→ **Questions about scenes in pictures**:
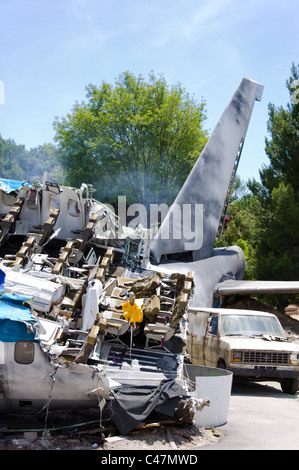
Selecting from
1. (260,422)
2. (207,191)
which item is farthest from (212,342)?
(207,191)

→ **TASK TO CARRY OUT**: Rewrite the listing with "Selecting from" changed to "Choosing from" and everything else left as it is. Omit the pictures.

→ **SOLUTION TO THIS TASK**:
Choosing from
1. (260,422)
2. (207,191)
which item is farthest from (212,342)?
(207,191)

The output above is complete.